The Reporting Persons acquired the Ordinary Shares that are the subject of this Schedule 13D for investment purposes. Although each of the Reporting Persons has no present intention to acquire securities of the Issuer, it intends to review its investment on a regular basis, which review may be based on various factors, including the Issuer’s business and financial condition, results of operations and prospects, general economic and industry conditions, the securities markets in general and those for the Issuer’s securities in particular, as well as other developments and other investment opportunities. Accordingly, each Reporting Person reserves the right to change its intentions, as it deems appropriate, and may at any time and from time to time, either alone or as part of a group, (i) acquire additional securities of the Issuer, through open market purchases, privately negotiated transactions or otherwise, (ii) dispose of all or a portion of the securities of the Issuer owned by it in the open market, in privately negotiated transactions or otherwise, or (iii) take any other available course of action which could involve one or more of the types of transactions or have one or more of the results that relate to or would result in any of the actions required to be reported herein.

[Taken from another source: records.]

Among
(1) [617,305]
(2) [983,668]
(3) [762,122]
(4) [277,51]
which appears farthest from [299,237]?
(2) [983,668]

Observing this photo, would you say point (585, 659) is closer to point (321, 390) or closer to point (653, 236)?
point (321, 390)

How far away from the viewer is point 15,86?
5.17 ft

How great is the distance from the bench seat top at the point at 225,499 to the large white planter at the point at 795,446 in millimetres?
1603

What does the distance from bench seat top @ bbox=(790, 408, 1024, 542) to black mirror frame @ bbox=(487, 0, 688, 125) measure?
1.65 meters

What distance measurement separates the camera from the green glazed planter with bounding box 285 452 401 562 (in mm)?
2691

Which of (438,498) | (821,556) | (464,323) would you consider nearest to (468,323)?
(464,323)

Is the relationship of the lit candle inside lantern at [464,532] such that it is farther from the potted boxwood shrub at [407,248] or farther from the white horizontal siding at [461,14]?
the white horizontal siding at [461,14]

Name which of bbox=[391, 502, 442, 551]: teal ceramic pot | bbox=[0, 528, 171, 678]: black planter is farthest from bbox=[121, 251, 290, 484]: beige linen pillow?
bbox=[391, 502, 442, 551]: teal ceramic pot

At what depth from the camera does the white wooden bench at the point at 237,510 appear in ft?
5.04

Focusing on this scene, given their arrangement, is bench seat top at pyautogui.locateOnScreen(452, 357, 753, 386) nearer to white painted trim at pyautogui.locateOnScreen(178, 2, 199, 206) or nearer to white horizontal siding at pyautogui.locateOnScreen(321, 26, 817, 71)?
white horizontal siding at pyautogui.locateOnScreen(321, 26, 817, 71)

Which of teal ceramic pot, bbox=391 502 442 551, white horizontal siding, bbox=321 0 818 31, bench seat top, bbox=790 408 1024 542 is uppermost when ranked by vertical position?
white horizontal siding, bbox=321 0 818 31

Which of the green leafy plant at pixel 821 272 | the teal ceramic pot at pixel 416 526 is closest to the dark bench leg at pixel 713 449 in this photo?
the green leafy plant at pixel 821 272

Except as set forth in this Item 4, the Reporting Persons have no present plans or proposals that relate to or would result in any of the actions described in subparagraphs (a) through (j) of Item 4 of Schedule 13D. The Reporting Persons do, however, reserve the right in the future to adopt such plans or proposals subject to compliance with applicable regulatory requirements.
Separately, Renaissance Technologies LLC grew its position in Concord Medical Services Holdings Limited by 48.0% in the first quarter. Renaissance Technologies LLC now owns 199,100 shares of the company’s stock valued at $940,000 after acquiring an additional 64,600 shares during the last quarter. Hedge funds and other institutional investors own 12.56% of the company’s stock.

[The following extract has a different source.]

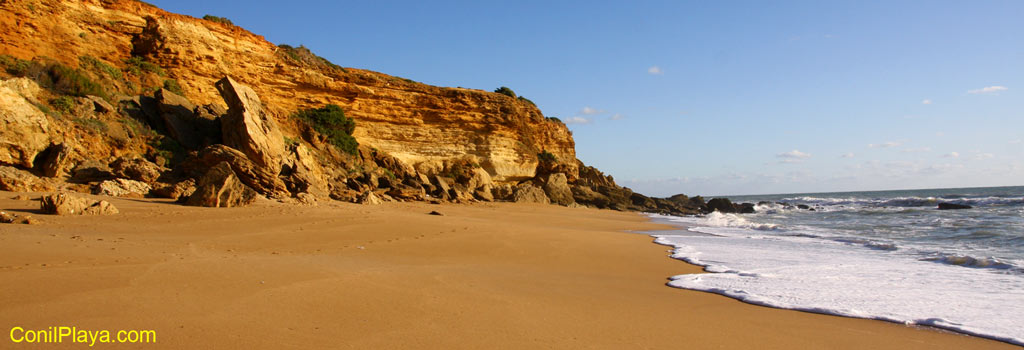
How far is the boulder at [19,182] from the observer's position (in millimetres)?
8719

Separately, Zacks Investment Research upgraded Concord Medical Services Holdings Limited from a “hold” rating to a “buy” rating and set a $4.50 target price on the stock in a research report on Monday, July 31st.
Concord Medical Services Holdings Limited (CCM) traded up $0.08 during trading on Monday, reaching $3.86. The company’s stock had a trading volume of 1,500 shares, compared to its average volume of 22,177. Concord Medical Services Holdings Limited has a 1 year low of $3.22 and a 1 year high of $4.96. The company has a current ratio of 1.60, a quick ratio of 1.59 and a debt-to-equity ratio of 0.20.
Concord Medical Services Holdings Limited Profile
Concord Medical Services Holdings Limited is engaged in the leasing of radiotherapy and diagnostic imaging equipment, the provision of management services to hospitals. The Company is also engaged in hospital operations. The Company’s segments are network and premium cancer hospital. The Company operates a network of radiotherapy and diagnostic imaging centers in China.